Cette cyberattaque nationale sur le logiciel Weda a également touché des dizaines de médecins dans tout le département, y compris dans le Grand Besançon. Si les généralistes et autres professionnels de santé ont rencontré les mêmes difficultés que leurs confrères du Haut-Doubs, ce piratage interroge sur la protection des données de santé des citoyens, à l’heure où le gouvernement français et l’Union européenne souhaitent les « valoriser ». L’« usage secondaire » des données anonymisées des patients est estimé à 20 milliards d’euros par la Commission européenne, et pourrait atteindre 43 milliards d’euros en 2028. Pour la France, le gain potentiel s’élèverait à 7,3 milliards d’euros.
Concrètement, ces données anonymisées sont très recherchées par les « licornes », c’est-à-dire ces start-up valorisées à plus d’un milliard de dollars, qui collectent ces informations pour dynamiser la recherche médicale, soutenir l’innovation ou orienter les politiques de santé publique, mais aussi pour entraîner des algorithmes d’intelligence artificielle. Problème : la majorité de ces entreprises sont américaines, et le risque de détournement de ces données à des fins industrielles est régulièrement évoqué. À la base de cette chaîne, on retrouve les professionnels de santé qui, en remplissant les dossiers médicaux partagés (DMP) de leurs patients, peuvent se retrouver, malgré eux, à participer à ce système. Médecin du sport à Besançon et vice-président de l’association Médecins pour demain, Pierre-Louis Hélias multiplie les alertes sur ce dossier.
Dans le projet de loi de financement de la Sécurité sociale (PLFSS) 2026, le gouvernement veut imposer aux médecins de remplir le dossier médical partagé de chaque patient après la consultation et de consulter ce même document avant certains actes jugés « coûteux ». En quoi est-ce problématique pour vous ?

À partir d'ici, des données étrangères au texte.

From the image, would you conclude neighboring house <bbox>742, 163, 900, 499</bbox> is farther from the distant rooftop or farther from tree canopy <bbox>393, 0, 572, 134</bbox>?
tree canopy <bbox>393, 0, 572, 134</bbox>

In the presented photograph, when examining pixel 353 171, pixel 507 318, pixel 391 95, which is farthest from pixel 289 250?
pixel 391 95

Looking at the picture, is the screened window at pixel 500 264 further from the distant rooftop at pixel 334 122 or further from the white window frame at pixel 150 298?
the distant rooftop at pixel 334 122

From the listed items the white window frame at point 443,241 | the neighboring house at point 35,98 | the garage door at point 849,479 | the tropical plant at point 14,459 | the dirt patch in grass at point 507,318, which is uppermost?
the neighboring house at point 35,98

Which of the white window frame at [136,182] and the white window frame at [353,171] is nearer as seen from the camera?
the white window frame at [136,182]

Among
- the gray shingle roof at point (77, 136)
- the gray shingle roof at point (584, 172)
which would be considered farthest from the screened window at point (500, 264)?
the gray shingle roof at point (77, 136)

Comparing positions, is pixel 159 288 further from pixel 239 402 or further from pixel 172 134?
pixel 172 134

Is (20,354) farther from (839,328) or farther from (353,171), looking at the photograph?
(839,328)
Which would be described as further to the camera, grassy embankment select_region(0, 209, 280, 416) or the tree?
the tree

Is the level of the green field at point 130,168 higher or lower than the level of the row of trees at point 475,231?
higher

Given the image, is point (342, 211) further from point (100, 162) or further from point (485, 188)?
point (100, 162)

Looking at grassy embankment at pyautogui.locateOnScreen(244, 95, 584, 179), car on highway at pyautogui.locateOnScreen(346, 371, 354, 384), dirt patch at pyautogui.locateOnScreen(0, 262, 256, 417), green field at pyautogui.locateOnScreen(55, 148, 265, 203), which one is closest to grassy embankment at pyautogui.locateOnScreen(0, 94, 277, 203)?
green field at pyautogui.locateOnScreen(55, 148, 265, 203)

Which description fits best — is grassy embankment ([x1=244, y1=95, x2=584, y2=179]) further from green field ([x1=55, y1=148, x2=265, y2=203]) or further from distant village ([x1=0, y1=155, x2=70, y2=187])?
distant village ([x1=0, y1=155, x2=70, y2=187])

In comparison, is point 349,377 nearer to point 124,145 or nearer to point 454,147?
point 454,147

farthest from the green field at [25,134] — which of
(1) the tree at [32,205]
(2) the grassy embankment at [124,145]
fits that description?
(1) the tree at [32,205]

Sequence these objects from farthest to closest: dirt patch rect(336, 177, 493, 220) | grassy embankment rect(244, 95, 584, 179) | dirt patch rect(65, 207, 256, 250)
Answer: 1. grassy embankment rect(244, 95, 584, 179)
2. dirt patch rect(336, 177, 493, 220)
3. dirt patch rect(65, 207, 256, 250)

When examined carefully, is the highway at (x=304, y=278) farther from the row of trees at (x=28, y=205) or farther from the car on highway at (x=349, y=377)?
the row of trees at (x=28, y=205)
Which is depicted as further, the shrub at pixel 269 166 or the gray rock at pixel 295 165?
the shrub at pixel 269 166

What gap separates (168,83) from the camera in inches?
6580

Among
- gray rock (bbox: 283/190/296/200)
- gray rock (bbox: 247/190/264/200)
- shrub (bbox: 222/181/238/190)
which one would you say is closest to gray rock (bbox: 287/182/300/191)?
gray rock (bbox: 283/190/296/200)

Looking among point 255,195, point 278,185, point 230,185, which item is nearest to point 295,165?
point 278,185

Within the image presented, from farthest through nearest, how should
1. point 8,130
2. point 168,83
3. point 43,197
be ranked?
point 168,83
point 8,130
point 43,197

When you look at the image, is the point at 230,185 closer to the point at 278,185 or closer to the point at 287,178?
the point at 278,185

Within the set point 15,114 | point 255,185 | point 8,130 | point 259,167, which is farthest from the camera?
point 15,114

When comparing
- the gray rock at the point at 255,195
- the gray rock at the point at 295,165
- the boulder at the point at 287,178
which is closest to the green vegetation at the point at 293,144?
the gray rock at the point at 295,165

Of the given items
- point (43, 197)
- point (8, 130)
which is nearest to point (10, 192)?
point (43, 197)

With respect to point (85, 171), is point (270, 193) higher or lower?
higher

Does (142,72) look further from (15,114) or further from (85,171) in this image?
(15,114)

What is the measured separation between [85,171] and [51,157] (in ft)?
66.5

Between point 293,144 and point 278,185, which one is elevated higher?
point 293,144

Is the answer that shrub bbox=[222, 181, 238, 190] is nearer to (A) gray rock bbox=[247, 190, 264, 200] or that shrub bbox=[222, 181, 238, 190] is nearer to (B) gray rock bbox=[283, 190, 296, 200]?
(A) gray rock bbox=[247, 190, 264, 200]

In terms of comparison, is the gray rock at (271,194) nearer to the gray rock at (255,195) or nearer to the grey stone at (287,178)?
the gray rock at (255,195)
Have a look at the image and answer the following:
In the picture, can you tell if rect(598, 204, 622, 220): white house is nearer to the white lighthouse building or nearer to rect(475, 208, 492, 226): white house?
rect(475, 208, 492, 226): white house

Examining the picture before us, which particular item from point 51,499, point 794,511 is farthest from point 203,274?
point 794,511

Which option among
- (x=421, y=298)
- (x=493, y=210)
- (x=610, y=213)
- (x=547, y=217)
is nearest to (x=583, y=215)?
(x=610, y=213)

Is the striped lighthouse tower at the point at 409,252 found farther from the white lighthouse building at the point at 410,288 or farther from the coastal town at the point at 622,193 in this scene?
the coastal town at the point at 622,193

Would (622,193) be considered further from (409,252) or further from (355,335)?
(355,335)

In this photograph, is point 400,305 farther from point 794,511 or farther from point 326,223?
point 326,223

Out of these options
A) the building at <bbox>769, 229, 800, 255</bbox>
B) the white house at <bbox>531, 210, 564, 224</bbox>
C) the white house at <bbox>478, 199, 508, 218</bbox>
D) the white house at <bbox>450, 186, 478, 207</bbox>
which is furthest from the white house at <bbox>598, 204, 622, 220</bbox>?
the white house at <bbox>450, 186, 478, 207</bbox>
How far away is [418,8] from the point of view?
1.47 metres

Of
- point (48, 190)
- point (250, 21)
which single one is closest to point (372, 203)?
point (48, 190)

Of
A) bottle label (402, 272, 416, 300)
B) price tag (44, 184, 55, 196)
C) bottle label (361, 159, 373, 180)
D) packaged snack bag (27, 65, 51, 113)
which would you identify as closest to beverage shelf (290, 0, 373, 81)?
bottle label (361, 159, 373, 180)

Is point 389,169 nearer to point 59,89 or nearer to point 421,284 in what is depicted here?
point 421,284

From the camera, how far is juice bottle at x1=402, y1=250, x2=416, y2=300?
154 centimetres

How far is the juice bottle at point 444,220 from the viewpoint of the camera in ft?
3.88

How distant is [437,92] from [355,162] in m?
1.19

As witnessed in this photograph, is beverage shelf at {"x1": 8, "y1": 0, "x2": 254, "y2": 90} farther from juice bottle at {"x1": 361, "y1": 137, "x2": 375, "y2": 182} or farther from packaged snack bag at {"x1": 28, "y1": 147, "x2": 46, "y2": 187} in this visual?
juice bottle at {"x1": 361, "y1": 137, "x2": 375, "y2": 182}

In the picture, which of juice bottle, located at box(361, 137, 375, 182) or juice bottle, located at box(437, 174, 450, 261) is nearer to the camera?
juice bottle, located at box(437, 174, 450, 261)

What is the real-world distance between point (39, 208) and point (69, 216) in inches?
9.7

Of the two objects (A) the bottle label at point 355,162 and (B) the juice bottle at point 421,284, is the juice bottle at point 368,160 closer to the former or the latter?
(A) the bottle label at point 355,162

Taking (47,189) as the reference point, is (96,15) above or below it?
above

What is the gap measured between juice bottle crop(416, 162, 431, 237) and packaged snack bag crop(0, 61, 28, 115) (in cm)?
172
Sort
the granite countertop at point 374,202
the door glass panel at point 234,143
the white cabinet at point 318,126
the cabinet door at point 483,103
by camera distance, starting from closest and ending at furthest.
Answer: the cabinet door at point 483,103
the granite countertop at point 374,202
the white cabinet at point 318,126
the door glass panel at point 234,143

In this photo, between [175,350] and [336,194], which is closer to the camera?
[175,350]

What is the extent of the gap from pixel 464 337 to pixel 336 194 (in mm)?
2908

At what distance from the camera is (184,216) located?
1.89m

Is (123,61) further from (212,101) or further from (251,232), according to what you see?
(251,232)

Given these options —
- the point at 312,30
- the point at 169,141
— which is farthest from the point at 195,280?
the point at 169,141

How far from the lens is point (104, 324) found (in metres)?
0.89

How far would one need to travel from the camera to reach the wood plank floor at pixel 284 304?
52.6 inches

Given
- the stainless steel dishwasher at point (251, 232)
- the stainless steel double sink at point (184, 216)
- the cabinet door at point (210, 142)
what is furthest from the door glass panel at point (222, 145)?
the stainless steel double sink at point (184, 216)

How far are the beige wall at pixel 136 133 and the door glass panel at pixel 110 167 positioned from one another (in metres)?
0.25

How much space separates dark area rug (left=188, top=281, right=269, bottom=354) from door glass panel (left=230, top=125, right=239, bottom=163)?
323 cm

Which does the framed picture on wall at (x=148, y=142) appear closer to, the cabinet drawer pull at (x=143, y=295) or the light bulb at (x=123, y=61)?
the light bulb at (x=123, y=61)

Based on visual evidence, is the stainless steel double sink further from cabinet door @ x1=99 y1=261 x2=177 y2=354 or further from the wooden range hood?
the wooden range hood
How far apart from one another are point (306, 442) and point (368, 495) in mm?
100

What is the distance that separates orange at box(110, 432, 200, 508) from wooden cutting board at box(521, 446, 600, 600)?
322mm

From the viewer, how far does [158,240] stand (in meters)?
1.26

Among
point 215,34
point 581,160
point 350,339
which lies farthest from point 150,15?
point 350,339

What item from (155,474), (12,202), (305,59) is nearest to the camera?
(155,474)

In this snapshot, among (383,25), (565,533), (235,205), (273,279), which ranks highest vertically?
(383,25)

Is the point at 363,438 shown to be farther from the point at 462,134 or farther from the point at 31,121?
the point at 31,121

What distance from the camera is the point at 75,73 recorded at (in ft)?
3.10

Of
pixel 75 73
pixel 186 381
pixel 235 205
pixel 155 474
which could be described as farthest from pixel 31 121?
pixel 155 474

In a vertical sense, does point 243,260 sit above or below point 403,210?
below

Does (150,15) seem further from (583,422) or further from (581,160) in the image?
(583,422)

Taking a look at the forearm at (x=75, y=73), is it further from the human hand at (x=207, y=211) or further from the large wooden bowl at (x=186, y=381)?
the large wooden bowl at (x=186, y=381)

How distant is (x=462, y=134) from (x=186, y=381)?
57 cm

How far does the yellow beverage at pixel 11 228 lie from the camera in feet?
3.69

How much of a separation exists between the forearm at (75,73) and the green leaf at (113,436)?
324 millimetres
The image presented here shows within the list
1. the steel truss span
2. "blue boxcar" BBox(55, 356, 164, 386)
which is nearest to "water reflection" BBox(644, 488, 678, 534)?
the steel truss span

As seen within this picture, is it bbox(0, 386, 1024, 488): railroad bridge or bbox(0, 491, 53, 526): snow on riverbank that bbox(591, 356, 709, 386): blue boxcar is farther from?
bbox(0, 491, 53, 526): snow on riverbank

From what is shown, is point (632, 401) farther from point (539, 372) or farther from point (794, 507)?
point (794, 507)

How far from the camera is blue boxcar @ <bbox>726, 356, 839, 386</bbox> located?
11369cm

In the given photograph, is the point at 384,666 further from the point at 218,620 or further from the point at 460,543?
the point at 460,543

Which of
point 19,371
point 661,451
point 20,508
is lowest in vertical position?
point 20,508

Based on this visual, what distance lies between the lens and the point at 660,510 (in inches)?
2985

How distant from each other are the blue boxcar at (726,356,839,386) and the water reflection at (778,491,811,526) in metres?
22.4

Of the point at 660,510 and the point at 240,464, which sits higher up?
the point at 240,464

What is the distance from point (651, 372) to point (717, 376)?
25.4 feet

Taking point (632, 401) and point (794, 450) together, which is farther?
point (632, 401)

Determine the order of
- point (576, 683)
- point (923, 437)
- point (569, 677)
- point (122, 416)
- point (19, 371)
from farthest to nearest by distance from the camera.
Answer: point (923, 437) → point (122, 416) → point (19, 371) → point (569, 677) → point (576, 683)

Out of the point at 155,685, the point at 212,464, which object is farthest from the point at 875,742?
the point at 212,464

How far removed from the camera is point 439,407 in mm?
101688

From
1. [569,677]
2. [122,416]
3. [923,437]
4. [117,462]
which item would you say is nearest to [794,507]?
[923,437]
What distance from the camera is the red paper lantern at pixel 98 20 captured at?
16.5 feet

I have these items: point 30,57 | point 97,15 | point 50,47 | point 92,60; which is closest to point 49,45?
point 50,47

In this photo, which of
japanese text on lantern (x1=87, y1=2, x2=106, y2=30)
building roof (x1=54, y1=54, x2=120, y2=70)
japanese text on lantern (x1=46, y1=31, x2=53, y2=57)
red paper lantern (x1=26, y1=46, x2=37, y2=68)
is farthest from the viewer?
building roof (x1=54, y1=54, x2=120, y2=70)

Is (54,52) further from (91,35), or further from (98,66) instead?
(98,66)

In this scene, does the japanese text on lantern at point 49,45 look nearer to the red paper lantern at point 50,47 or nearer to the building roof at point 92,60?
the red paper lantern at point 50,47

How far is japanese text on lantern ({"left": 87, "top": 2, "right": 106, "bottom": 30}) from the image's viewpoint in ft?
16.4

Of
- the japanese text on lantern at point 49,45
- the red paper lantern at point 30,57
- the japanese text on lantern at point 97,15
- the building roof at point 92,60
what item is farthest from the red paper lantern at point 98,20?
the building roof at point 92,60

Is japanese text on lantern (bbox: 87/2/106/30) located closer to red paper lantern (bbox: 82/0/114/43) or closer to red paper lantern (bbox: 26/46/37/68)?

D’une part, on veut nous obliger à utiliser des logiciels connectés au DMP sous peine d’être sanctionnés jusqu’à 2 500 € par trimestre. Or la connexion entre le DMP et nos logiciels est déjà très mauvaise : elle peut prendre plusieurs minutes par patient, car le système n’est pas optimal faute de développement. Nous n’avons pas cinq minutes à perdre à chaque consultation, alors qu’on nous demande par ailleurs de consacrer quinze minutes à chaque patient. Avec cette cyberattaque, on voit bien à quel point tout ce système est vulnérable, et cette proposition de loi voudrait, en plus, nous sanctionner.
Y a-t-il, selon vous, un réel problème de confidentialité des données ?
S’il y a à la fois des fuites liées à des piratages et, de l’autre côté, un gouvernement qui vend des données anonymisées issues de l’Espace santé, certains profiteurs ne se priveront pas de croiser ces informations pour surtaxer les patients les plus à risque. Le vrai problème est là : pourquoi veut-on nous obliger à utiliser ce DMP ? Pour une meilleure prise en charge ou pour des gains économiques considérables ? Quand on parle de « valorisation » et « d’usage secondaire », c’est assez explicite pour moi. Et, par-dessus tout cela, on voudrait sanctionner les médecins et les professionnels de santé qui refuseraient de remplir le DMP.
Quelles seraient, selon vous, les améliorations nécessaires pour accompagner les professionnels de santé ?
Favoriser et encourager l’usage du DMP, à condition d’être certain qu’il soit protégé : sur le principe, tout le monde est d’accord. Encore faut-il en avoir les moyens. Quand on voit que ce DMP et l’Espace santé ont mis dix ans à être développés et qu’il faut encore cinq minutes pour les faire fonctionner depuis nos cabinets, alors que, face à cela, des entreprises privées comme Doctolib mettent les moyens et proposent des logiciels efficaces, on se dit qu’il y a un vrai problème. Ce n’est pas avec des amendes et des menaces que l’on avancera. La fluidité et la sécurité des données sont deux conditions primordiales.